At a briefing on Thursday in Houston, Biden’s top advisers laid out his strengths and defend his weaknesses. (“The biggest mistake we could make as a campaign would be to not let Joe Biden be Joe Biden. People love that he speaks candidly. They know that sometimes he’s gonna misstate a date or a name or a location.”) But many of their points in the hourlong session were aimed at the woman not in the room and her plans: The “big fault line” in the primary, they said, “is between those who are defending and building on the Obama record, and those who are attacking it.”
Did the team have any idea that one of his top supporters, former Pennsylvania governor Ed Rendell, would write an op-ed Thursday morning calling Warren a “hypocrite”?
“There was no coordination with the campaign,” they said.
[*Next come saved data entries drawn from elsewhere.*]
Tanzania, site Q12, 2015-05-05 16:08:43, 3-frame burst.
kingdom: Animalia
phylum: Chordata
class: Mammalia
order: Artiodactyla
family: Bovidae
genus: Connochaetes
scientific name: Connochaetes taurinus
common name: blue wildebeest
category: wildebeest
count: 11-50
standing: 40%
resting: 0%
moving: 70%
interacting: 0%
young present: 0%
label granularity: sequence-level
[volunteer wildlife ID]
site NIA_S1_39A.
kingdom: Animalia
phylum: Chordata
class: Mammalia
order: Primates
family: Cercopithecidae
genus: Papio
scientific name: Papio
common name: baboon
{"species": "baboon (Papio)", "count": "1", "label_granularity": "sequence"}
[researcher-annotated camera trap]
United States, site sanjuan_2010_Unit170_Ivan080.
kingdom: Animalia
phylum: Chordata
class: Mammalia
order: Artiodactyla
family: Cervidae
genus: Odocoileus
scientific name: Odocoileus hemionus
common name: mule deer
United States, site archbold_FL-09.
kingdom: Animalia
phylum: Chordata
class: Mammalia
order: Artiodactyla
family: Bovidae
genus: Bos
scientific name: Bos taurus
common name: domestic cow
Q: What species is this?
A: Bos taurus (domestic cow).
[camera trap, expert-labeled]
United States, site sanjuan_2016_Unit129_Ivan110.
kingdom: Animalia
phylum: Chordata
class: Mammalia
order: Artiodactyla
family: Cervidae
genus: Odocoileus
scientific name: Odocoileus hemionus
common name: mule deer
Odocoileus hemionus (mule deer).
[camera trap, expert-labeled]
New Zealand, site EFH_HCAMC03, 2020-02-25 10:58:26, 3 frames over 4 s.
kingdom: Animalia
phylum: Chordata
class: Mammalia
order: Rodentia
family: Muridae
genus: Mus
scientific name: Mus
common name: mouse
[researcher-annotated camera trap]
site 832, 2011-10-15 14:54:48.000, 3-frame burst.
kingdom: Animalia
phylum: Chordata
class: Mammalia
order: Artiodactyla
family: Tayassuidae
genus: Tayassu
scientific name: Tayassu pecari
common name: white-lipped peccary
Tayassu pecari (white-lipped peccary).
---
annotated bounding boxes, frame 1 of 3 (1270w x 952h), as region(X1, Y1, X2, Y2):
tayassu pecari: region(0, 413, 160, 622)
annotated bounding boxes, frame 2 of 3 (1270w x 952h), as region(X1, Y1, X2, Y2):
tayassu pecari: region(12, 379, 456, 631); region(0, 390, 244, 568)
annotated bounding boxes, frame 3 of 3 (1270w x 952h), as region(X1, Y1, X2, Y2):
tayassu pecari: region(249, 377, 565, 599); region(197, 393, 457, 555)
Warren has also, to the surprise of the political class, set the standard for how you run a political campaign in 2019. She’s won the grudging respect of a group composed, largely, of people who have sparred with Warren as aides to her uneasy allies, Barack Obama and Hillary Clinton. But the people at the heart of two decades of Democratic presidential campaigns expressed, in interviews this week, a remarkable consensus on Warren’s strength.
“She has run the smartest campaign, both tactically and strategically, and slowly, methodically projected herself into the top tier of candidates,” David Axelrod, Obama’s former top political adviser, said in an email.
“From a strategic perspective, she’s run the best campaign this year,” said John Podesta, Hillary Clinton’s campaign chair in 2016.
“Warren has run the best campaign of anyone in the field to date,” said Dan Pfeiffer, Obama’s White House communications director.
“If I could be any candidate right now, I would want to be her,” said former Clinton communications adviser Brian Fallon.
“If anything, Warren may risk peaking too early — which is a high-class problem,” said the former Bill Clinton adviser Paul Begala.
All say they’re struck by the steady rise of Warren’s campaign, the total lack of gimmickry that seems to fit an age that values the appearance of authenticity above all.
“The most notable thing about her campaign is that she seems totally unafraid to lose,” said Pfeiffer.